JEFFERSON — In his 21-year firefighting career, nothing has deterred Capt. Matt Lindquist from helping to keep his community safe.

Even when he was severely burned in a fire several years ago, Lindquist wasn’t content to quit something he was passionate about.

“The nurse said to me, ‘What are you going to do now?’ and I said, ‘What do you mean? I’m going to fight fires,’ ” he said. “They were healing me so I could go back to work. I’m scarred for life, but I still do it.”

When firefighters find themselves in a life-threatening situation like Lindquist did, the training they’ve received becomes vastly important to getting out of a building alive.

“When you get trapped, that’s when your training kicks in,” he explained.

And Jackson County’s new fire training building will help local firefighters get that vital training.

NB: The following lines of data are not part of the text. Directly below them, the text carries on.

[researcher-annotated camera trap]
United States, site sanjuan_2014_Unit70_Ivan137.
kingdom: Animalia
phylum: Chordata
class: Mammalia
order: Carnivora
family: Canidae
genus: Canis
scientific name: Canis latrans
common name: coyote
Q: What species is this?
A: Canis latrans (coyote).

The facility, which has been in the works for about 12 years and was built using special purpose local option sales tax funds, has a fire station with classrooms and a five-story burn building with several rooms, staircases, windows, indoor sprinkler systems and other features that can handle a number of different practice scenarios.

“It’s state of the art,” said Lindquist, a Jefferson resident and firefighter with the city of Atlanta. “They have a fixed structure where they can practice different situations. It meets every facet of qualifications firefighters need to be out in the field.”

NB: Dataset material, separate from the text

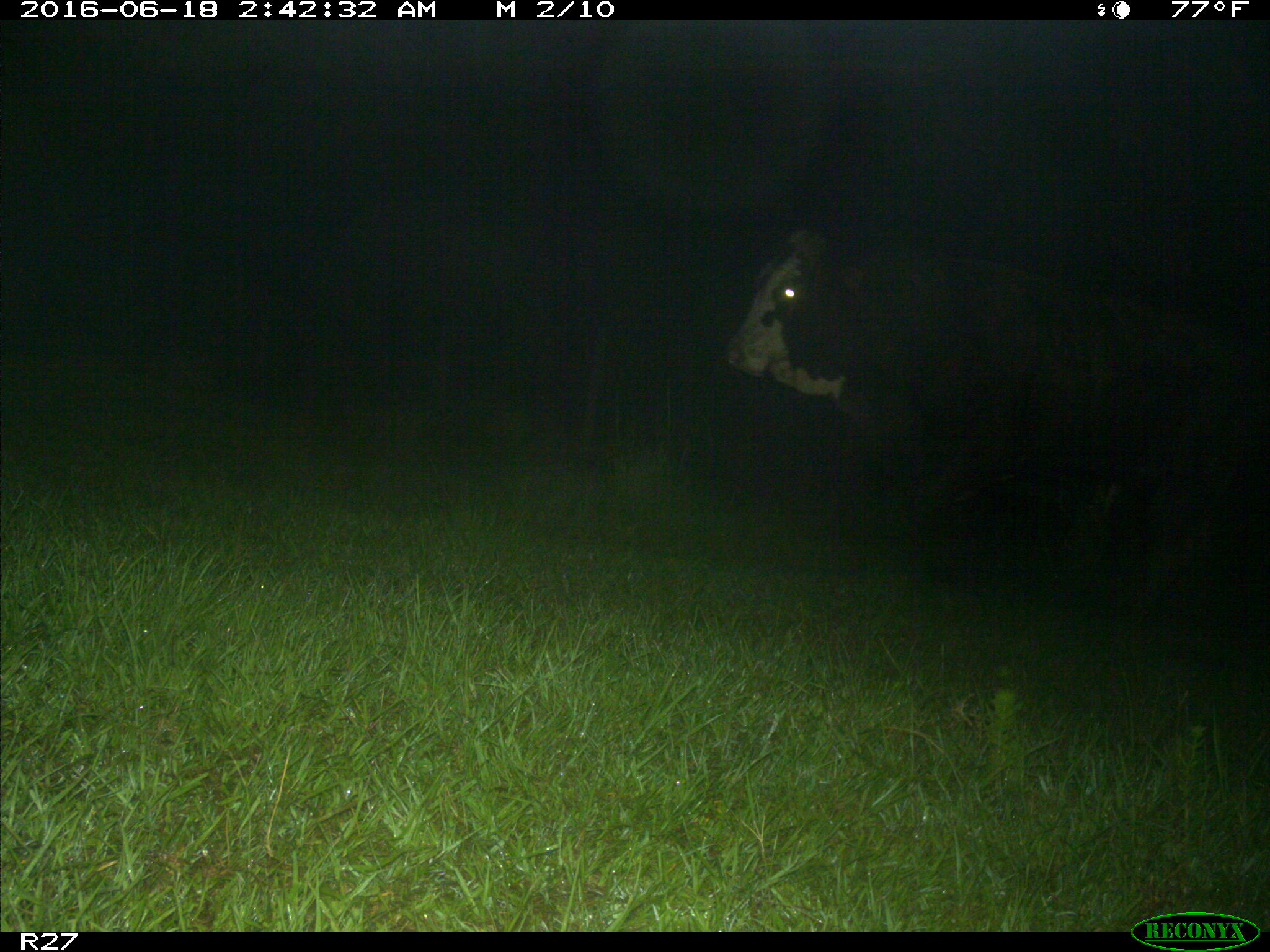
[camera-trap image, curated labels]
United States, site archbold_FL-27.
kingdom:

Saturday morning, firefighters from several of Jackson County’s departments, most of which are staffed by volunteer firefighters, were the first to use the burn building since its completion in the fall of 2009.

The fire station’s classrooms have been used already for some training, but the departments at the facility this weekend were dressed in their gear practicing how to carry people from a second story window down a ladder to safety, the proper technique for opening a section of the roof over the base of a fire and other important information.

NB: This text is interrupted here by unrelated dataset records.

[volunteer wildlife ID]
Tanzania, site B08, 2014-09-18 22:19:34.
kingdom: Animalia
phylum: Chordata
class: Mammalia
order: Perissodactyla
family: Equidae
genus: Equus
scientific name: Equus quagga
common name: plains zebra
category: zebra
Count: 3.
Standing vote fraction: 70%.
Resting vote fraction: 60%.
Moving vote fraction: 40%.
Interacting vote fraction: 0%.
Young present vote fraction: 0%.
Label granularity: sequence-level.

“We’re teaching them all the proper techniques. Believe it or not, there’s even a proper technique for putting water on a fire,” said Capt. Darrell Chaisson Jr. of the city of Jefferson’s fire department.

Before the fire training facility was completed, local volunteer firefighters would have to take time off from their regular jobs to travel to the Georgia Fire Academy in Forsyth County for training.

The burn building is surrounded on all sides by concrete, which serves dual purposes: extra safety for a building that will be set on fire often, and open space for firefighters to practice driving the engines.

“We’re always looking for a place to do driver training, so we poured all this extra concrete and we can set up cones and practice here,” Chaisson said.

In Jackson County, adjoining fire departments often respond to fires together as part of the county’s mutual aid agreement. In using the burn building and adjacent fire station for classes and controlled burns, firefighters from different departments can meet and learn how to work with each other before setting foot at the scene.

“We typically respond to fires with adjoining departments on a call, and having everyone here allows us to mesh with other departments,” Chaisson said.

Though the departments didn’t set anything on fire in their training sessions this weekend, they’ll be back April 8 when the state conducts a structural fire control class on the property.

Commissioner Tom Crow, who is a retired firefighter, also came out Saturday to see the building and the training classes going on.

“We started pushing for this in ’98. It’s something that’s been needed for a long time, with all the additional training the state is requiring now,” he said.

The county used to use old buildings in different parts of the county to practice setting fires and putting them out. But state agencies have set strict regulations on where and how fires can be set.

“It’s becoming next to impossible to burn the houses based on (Environmental Protection Division) and (Environmental Protection Agency) regulations,” he explained. “This will allow endless training and practice.”

And in the coming months, the county may start leasing the building to departments in surrounding counties to use, Chaisson said. But for now, Jackson County fire departments will get full use of the facility.